Data entries:
=======

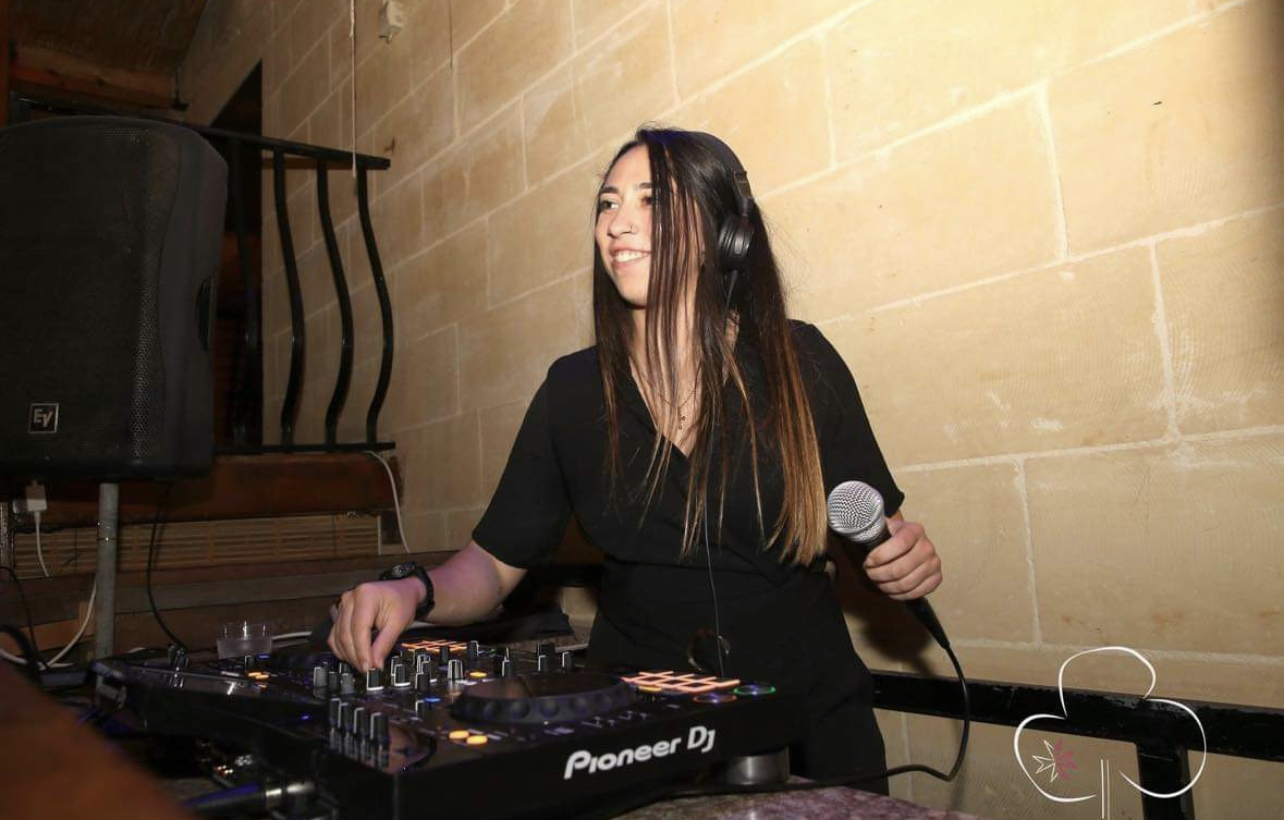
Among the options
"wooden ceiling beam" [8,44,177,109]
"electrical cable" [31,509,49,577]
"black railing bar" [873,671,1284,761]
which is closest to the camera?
"black railing bar" [873,671,1284,761]

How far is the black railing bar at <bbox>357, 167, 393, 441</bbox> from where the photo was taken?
9.14 feet

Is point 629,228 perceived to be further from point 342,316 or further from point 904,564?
point 342,316

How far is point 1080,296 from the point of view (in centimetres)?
113

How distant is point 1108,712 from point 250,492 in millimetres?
2191

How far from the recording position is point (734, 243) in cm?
117

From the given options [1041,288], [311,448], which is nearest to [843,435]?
[1041,288]

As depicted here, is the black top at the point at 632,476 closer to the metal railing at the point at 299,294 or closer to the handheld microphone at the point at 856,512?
the handheld microphone at the point at 856,512

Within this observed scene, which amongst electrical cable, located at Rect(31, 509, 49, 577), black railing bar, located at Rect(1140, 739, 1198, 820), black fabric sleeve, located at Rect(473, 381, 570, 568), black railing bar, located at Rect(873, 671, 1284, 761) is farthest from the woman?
electrical cable, located at Rect(31, 509, 49, 577)

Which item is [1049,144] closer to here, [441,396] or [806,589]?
[806,589]

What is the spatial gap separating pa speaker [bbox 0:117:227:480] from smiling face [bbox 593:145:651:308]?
790 mm

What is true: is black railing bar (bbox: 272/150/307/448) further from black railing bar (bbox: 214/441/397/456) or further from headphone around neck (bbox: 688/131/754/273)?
headphone around neck (bbox: 688/131/754/273)

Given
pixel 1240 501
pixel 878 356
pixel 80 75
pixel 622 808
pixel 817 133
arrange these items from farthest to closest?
pixel 80 75 < pixel 817 133 < pixel 878 356 < pixel 1240 501 < pixel 622 808

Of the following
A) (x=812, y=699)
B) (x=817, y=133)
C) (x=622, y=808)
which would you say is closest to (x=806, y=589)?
(x=812, y=699)

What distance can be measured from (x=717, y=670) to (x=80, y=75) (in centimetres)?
582
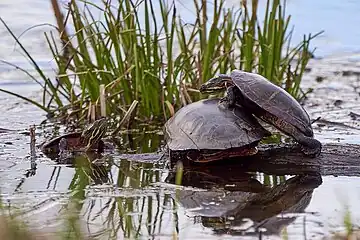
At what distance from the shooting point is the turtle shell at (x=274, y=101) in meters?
3.83

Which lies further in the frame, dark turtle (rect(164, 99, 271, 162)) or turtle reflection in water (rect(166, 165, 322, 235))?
dark turtle (rect(164, 99, 271, 162))

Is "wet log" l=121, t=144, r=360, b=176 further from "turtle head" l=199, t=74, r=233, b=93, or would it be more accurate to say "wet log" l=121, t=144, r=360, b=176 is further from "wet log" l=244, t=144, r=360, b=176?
"turtle head" l=199, t=74, r=233, b=93

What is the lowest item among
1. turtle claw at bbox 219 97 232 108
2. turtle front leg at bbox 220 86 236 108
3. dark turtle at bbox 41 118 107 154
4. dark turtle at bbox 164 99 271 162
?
dark turtle at bbox 41 118 107 154

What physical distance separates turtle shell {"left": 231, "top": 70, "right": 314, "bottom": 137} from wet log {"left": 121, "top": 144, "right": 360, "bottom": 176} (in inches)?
6.3

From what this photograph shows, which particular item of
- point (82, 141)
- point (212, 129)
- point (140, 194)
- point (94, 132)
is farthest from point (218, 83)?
point (140, 194)

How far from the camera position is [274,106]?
3.84 metres

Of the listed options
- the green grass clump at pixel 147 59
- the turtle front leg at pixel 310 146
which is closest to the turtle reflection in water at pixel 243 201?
the turtle front leg at pixel 310 146

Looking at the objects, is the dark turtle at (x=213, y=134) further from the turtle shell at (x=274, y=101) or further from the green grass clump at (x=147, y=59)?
the green grass clump at (x=147, y=59)

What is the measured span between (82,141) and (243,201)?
1473mm

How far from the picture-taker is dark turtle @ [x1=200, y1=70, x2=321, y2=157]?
3842 millimetres

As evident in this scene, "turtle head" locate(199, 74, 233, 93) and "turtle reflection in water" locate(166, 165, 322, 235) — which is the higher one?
"turtle head" locate(199, 74, 233, 93)

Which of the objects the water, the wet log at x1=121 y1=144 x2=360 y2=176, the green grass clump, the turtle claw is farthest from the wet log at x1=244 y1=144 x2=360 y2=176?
the green grass clump

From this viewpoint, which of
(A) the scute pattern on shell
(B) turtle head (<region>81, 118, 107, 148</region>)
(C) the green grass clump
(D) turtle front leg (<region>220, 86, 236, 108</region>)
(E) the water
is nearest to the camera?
(E) the water

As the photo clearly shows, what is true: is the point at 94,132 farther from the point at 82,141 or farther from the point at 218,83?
the point at 218,83
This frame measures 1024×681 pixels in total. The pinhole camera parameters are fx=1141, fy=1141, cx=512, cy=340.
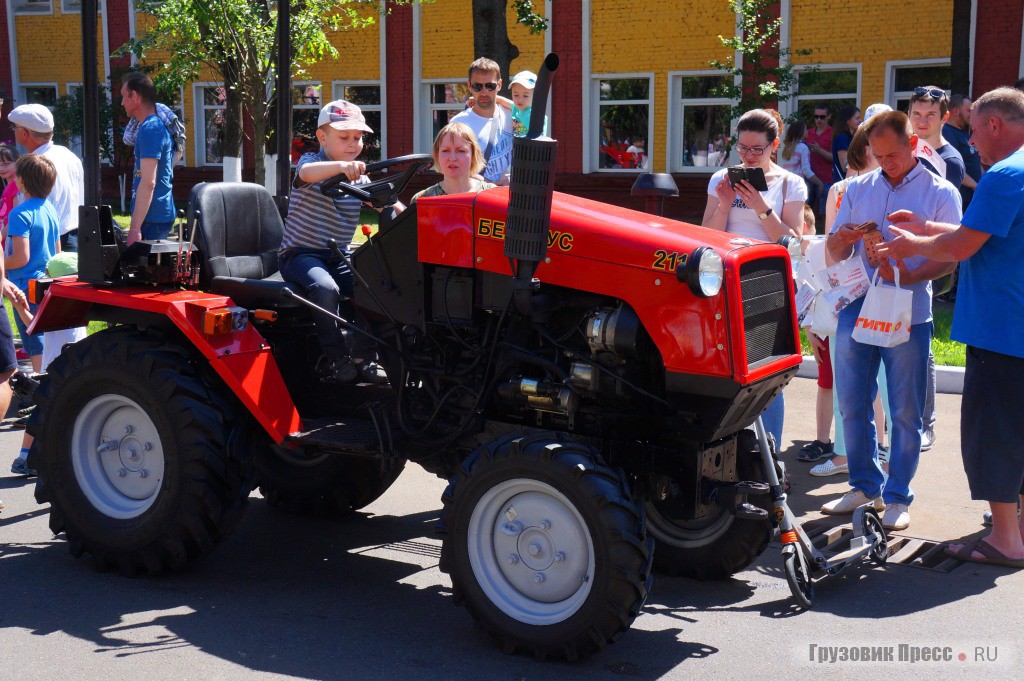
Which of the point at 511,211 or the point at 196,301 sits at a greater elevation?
the point at 511,211

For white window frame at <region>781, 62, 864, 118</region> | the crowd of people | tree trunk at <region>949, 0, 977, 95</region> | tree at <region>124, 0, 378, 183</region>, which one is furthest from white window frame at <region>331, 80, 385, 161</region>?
the crowd of people

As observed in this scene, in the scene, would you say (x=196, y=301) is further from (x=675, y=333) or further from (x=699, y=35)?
(x=699, y=35)

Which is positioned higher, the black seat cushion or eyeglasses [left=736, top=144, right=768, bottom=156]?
eyeglasses [left=736, top=144, right=768, bottom=156]

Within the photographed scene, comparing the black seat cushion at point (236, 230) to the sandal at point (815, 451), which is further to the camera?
the sandal at point (815, 451)

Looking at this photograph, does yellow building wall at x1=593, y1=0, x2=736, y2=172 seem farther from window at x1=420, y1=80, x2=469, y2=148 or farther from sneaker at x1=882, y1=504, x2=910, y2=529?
sneaker at x1=882, y1=504, x2=910, y2=529

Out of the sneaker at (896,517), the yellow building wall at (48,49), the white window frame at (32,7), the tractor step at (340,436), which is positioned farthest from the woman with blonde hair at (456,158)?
the white window frame at (32,7)

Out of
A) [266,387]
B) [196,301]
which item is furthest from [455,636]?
[196,301]

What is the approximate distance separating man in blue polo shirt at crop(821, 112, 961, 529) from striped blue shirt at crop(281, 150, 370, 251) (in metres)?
2.39

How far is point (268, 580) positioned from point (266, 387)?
809 millimetres

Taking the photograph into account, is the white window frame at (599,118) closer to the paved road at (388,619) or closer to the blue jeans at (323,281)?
the blue jeans at (323,281)

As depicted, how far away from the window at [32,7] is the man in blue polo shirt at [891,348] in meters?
26.5

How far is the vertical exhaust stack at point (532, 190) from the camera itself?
12.4ft

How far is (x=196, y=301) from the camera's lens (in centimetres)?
476

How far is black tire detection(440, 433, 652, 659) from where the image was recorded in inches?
149
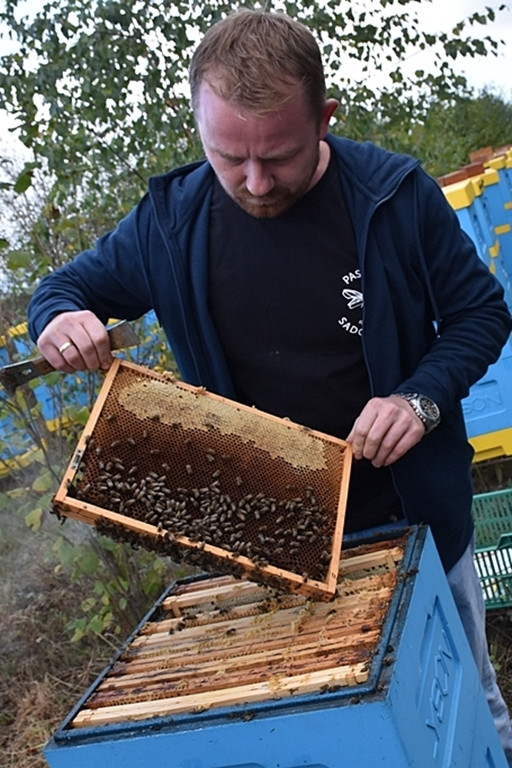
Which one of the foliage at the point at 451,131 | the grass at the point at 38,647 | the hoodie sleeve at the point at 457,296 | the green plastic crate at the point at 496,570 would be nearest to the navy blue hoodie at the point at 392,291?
the hoodie sleeve at the point at 457,296

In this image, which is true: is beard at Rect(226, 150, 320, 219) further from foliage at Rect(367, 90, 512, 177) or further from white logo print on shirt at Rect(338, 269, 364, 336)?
foliage at Rect(367, 90, 512, 177)

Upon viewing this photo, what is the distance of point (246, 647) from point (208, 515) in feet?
1.08

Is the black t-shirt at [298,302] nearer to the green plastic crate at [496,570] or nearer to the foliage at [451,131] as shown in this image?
the green plastic crate at [496,570]

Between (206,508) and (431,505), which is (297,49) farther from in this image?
(431,505)

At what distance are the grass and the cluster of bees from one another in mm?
1983

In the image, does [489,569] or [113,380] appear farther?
[489,569]

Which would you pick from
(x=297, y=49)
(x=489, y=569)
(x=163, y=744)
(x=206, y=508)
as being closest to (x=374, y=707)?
(x=163, y=744)

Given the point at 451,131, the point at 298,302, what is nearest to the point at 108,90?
the point at 298,302

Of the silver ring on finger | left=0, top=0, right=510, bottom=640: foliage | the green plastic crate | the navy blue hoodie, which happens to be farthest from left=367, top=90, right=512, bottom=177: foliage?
the silver ring on finger

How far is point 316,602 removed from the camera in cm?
212

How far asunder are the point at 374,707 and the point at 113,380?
3.57 ft

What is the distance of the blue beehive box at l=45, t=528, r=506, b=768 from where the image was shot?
162cm

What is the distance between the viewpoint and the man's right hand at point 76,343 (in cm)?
218

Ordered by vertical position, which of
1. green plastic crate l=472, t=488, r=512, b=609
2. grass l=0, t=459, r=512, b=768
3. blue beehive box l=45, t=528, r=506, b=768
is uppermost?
blue beehive box l=45, t=528, r=506, b=768
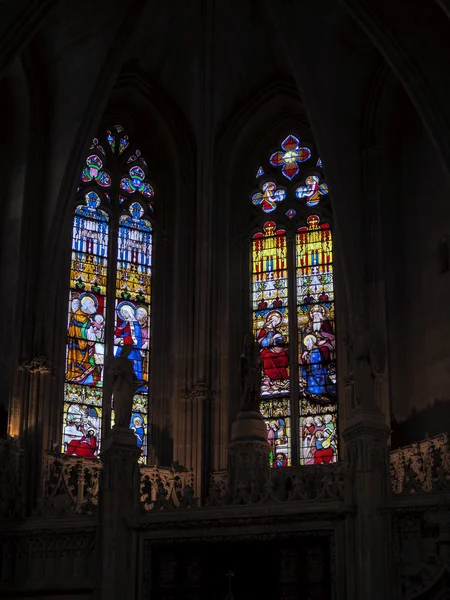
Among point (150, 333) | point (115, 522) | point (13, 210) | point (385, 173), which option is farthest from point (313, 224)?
point (115, 522)

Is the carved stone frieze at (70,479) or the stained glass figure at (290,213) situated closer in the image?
the carved stone frieze at (70,479)

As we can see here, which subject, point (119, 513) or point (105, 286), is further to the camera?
point (105, 286)

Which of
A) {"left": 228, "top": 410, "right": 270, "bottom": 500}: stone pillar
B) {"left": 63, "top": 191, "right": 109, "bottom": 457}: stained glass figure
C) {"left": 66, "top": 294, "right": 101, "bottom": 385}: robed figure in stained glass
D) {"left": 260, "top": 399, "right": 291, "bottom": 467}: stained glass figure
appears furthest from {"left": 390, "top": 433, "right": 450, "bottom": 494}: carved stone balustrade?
{"left": 66, "top": 294, "right": 101, "bottom": 385}: robed figure in stained glass

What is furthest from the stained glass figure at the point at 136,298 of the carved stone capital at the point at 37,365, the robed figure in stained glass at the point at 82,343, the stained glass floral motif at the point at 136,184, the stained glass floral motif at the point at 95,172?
the carved stone capital at the point at 37,365

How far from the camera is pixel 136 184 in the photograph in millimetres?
24578

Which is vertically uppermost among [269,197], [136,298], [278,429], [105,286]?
[269,197]

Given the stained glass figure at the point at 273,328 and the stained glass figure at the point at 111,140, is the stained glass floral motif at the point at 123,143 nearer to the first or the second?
the stained glass figure at the point at 111,140

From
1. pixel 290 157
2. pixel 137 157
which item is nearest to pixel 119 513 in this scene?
pixel 137 157

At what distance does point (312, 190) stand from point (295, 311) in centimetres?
271

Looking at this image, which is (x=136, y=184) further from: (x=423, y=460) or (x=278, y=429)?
(x=423, y=460)

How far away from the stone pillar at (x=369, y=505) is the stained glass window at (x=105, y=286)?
19.3 ft

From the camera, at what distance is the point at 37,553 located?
17812mm

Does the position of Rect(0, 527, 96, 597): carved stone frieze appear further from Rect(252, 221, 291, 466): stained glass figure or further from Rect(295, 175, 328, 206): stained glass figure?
Rect(295, 175, 328, 206): stained glass figure

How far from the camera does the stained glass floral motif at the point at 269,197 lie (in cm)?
2444
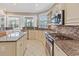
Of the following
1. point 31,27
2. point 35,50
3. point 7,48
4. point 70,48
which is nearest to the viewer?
point 70,48

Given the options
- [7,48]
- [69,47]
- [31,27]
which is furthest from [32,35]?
[69,47]

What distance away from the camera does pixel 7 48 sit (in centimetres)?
235

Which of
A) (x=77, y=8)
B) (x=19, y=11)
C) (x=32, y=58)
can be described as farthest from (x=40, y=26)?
(x=32, y=58)

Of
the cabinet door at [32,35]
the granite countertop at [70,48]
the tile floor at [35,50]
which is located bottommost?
the tile floor at [35,50]

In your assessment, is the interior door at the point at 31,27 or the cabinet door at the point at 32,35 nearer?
the interior door at the point at 31,27

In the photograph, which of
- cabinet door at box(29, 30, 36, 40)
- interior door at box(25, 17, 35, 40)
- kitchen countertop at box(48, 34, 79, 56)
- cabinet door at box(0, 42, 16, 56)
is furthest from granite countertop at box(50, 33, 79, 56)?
cabinet door at box(29, 30, 36, 40)

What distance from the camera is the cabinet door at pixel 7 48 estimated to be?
2314 mm

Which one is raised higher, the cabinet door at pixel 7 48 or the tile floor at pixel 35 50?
the cabinet door at pixel 7 48

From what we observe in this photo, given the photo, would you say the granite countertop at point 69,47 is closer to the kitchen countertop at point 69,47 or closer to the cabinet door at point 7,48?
the kitchen countertop at point 69,47

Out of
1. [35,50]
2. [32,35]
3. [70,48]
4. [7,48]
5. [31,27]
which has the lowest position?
[35,50]

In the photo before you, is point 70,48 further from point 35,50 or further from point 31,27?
point 31,27

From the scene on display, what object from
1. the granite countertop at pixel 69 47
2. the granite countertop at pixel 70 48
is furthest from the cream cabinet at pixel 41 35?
the granite countertop at pixel 70 48

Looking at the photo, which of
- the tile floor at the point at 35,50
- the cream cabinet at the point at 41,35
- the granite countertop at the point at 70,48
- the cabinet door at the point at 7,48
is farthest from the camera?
the cream cabinet at the point at 41,35

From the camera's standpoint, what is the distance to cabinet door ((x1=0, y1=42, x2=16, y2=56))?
231 cm
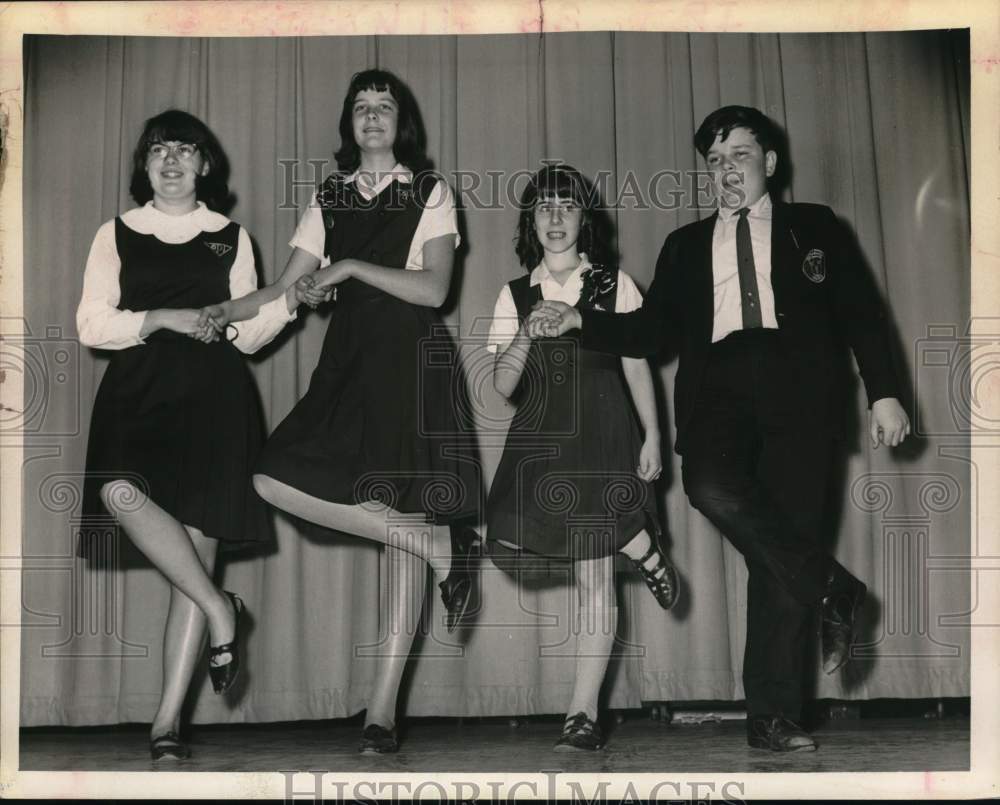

=======

**Exercise instructions**.
Count the lines in the data entries above that contain the word "closer". Give only the number.

**Answer to the problem**.
5